**TASK DETAILS**
Copy the entries word for word, everything from the first one down to the line containing "151 N Great", with both ends included. Leave the pictures out of your copy.

**AVAILABLE DATA**

*****

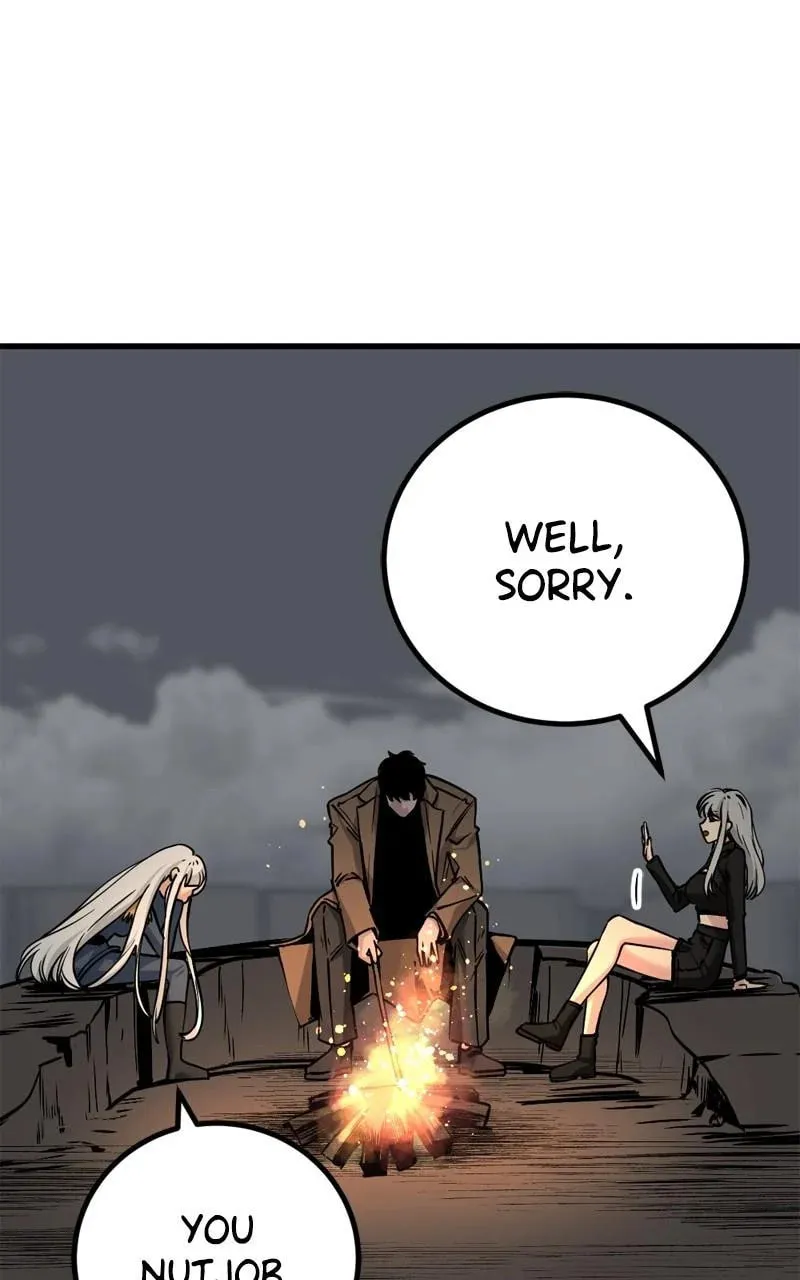 Hero Killer Chapter 187 page 82 - 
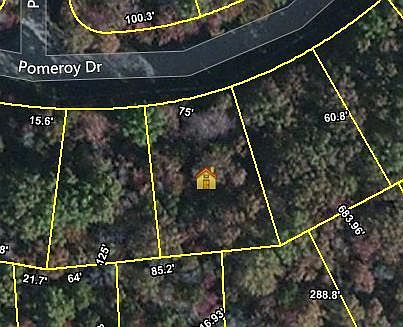 2nd image of Pomeroy Dr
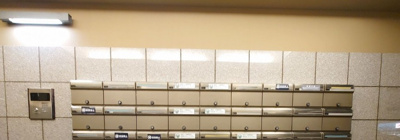 【その他共用部分】 | ファストコート亀戸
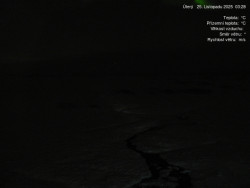 Luční bouda, pramen Bílého Labe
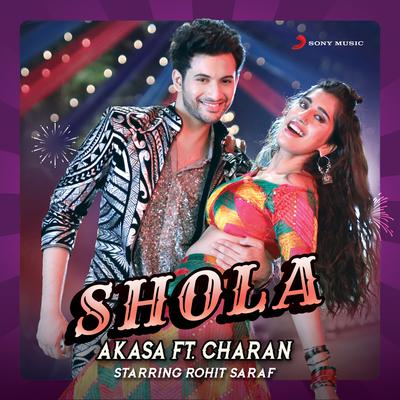 Shola (feat. Charan)'s cover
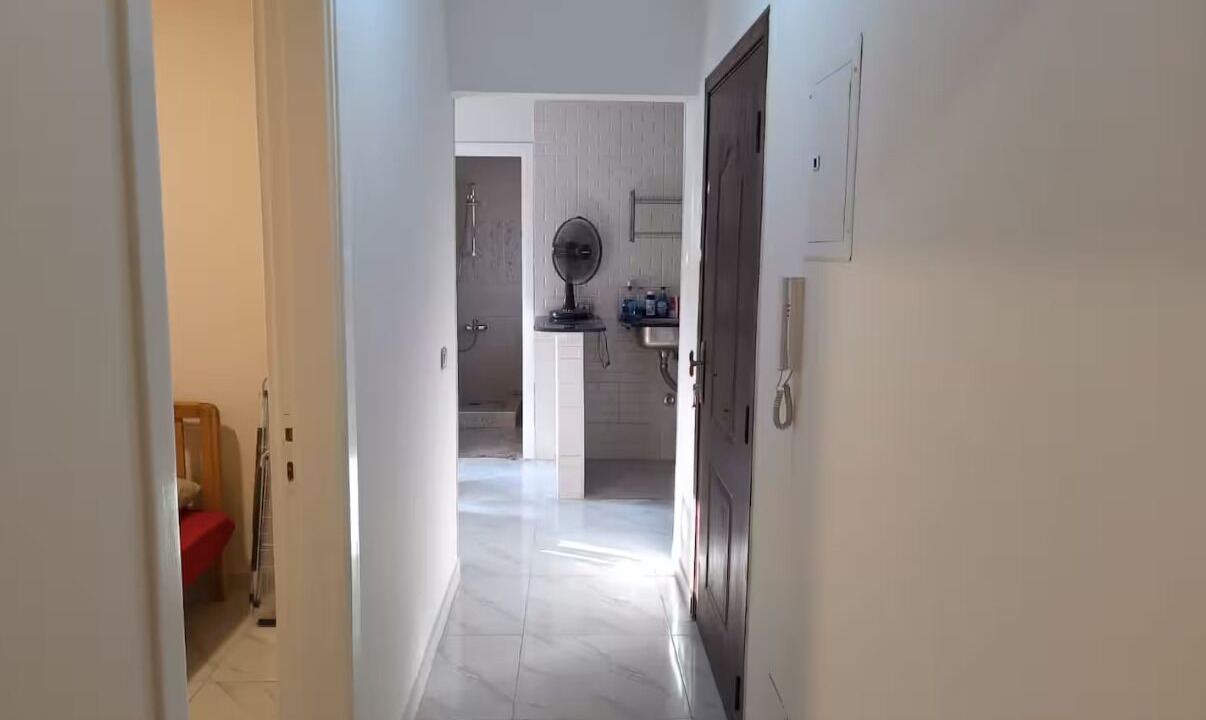 Photo of Bathroom in Al-Khalifa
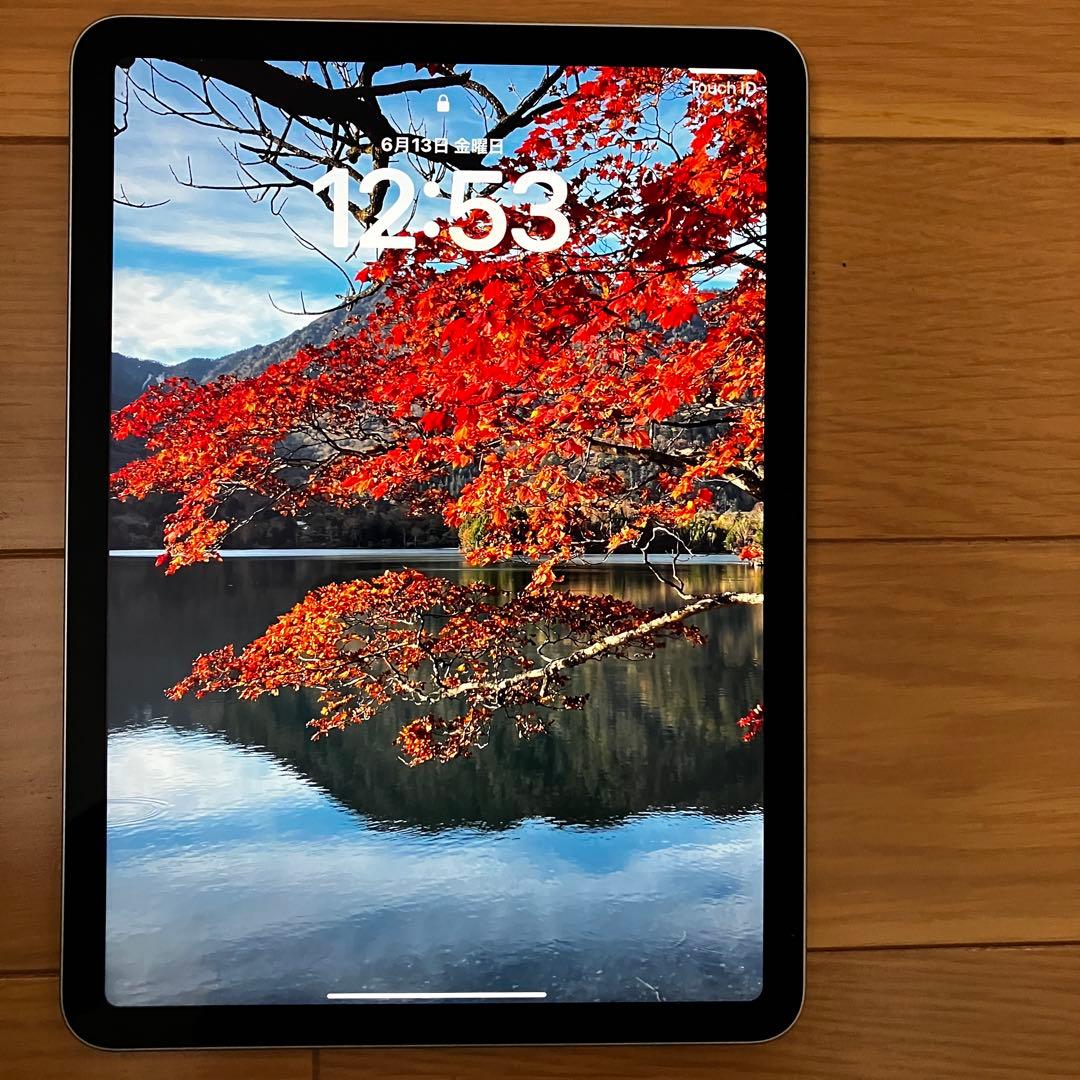 Apple iPad Air M2（第6世代）11インチ Wi-Fi 128G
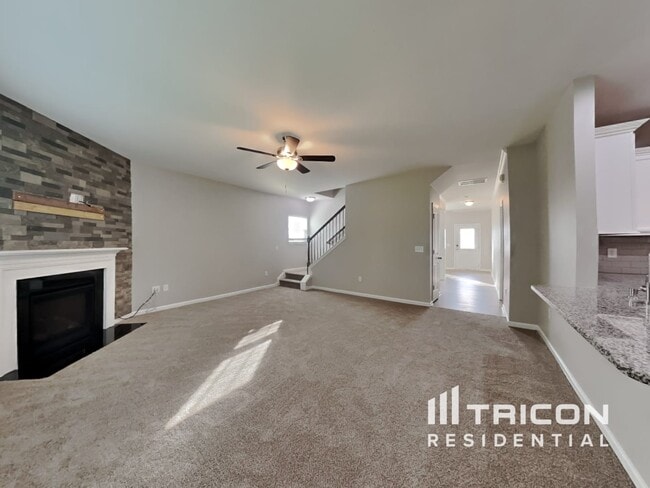 151 N Great White Way in Clayton, NC - Building Photo - Building Photo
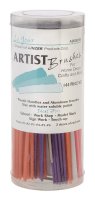 No. 1, 2, 3, 4, 5 in. W Assorted Artist Paint Brush Set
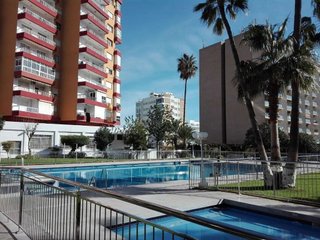 Estudio en alquiler en Puerto Marina en Benalmádena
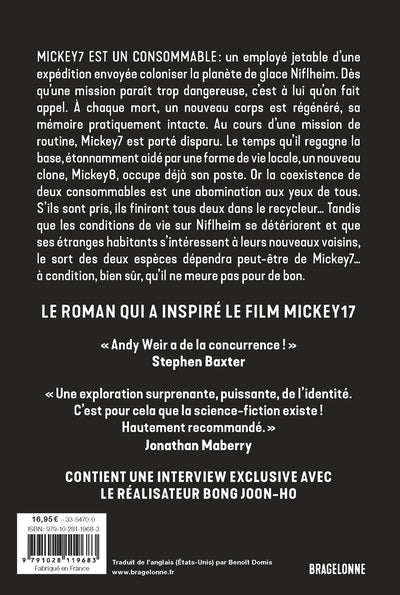 Mickey7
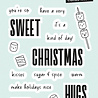 Creative Craftlab Friendz Clear Stamps Cacao Kisses (CCL-FR-STAMP308) (OUTLET) Creative Craftlab Friendz Clear Stamps Cacao Kisses (CCL-FR-STAMP308) (OUTLET)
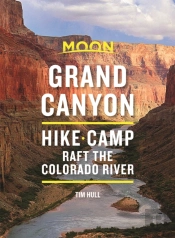 Moon Grand Canyon (Eighth Edition)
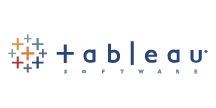 Tableau CRM Analytics Logo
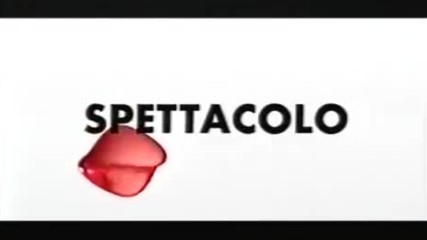 Bumpers Tele+ Spettacolo/grande Cinema (2002)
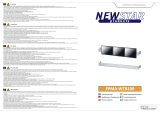 Newstar FPMA-WTB100 Manuale del proprietario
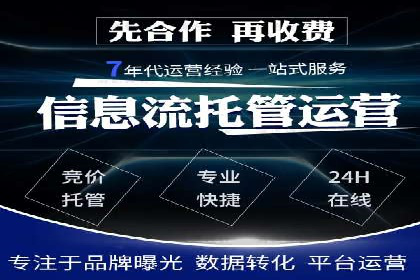 搜索引擎营销（SEM）广告的五大经典案例
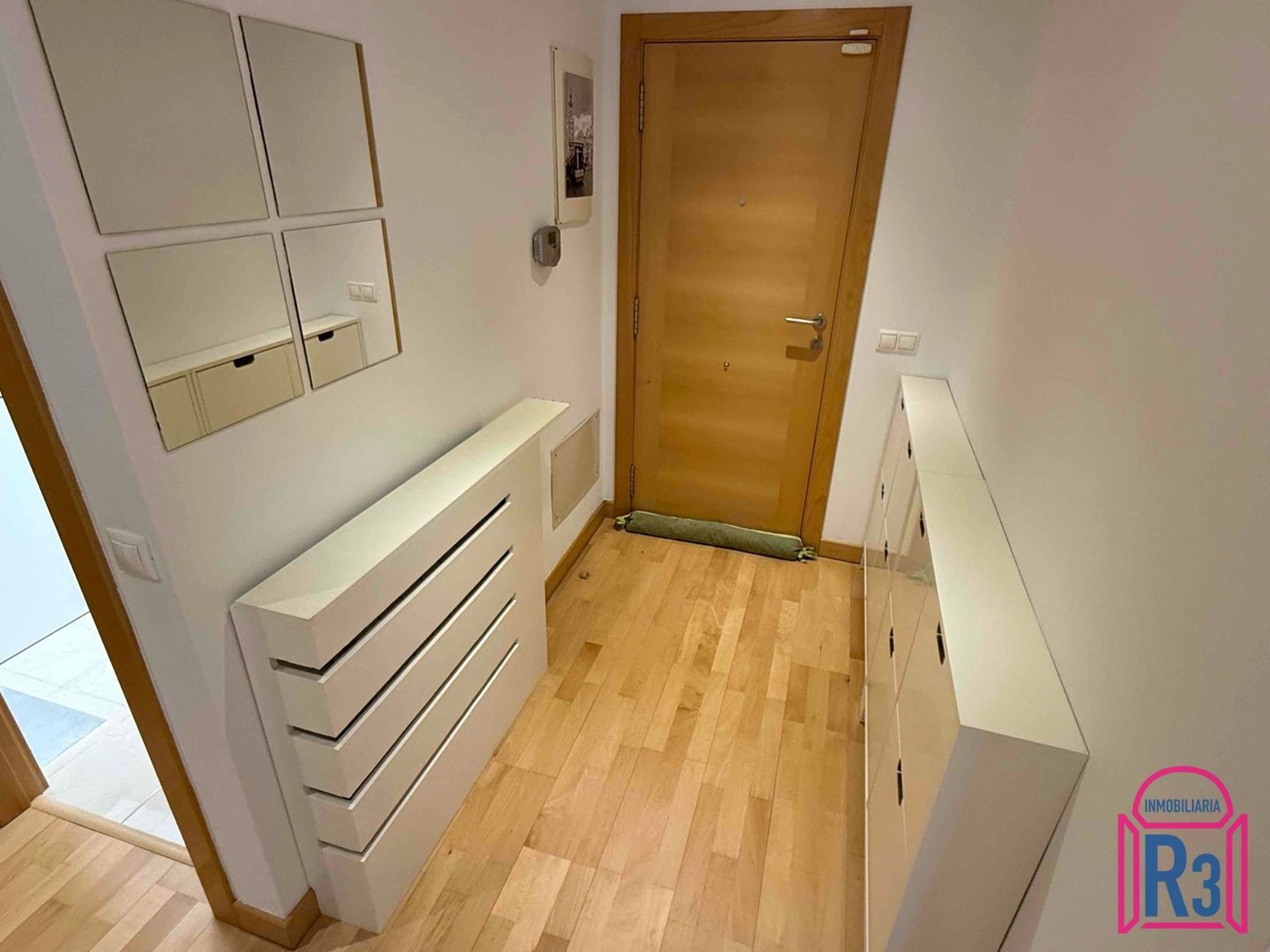Piso de 97 m² en León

*****

**EXPECTED ANSWER**
 Hero Killer Chapter 187 page 82 - 
 2nd image of Pomeroy Dr
 【その他共用部分】 | ファストコート亀戸
 Luční bouda, pramen Bílého Labe
 Shola (feat. Charan)'s cover
 Photo of Bathroom in Al-Khalifa
 Apple iPad Air M2（第6世代）11インチ Wi-Fi 128G
 151 N Great White Way in Clayton, NC - Building Photo - Building Photo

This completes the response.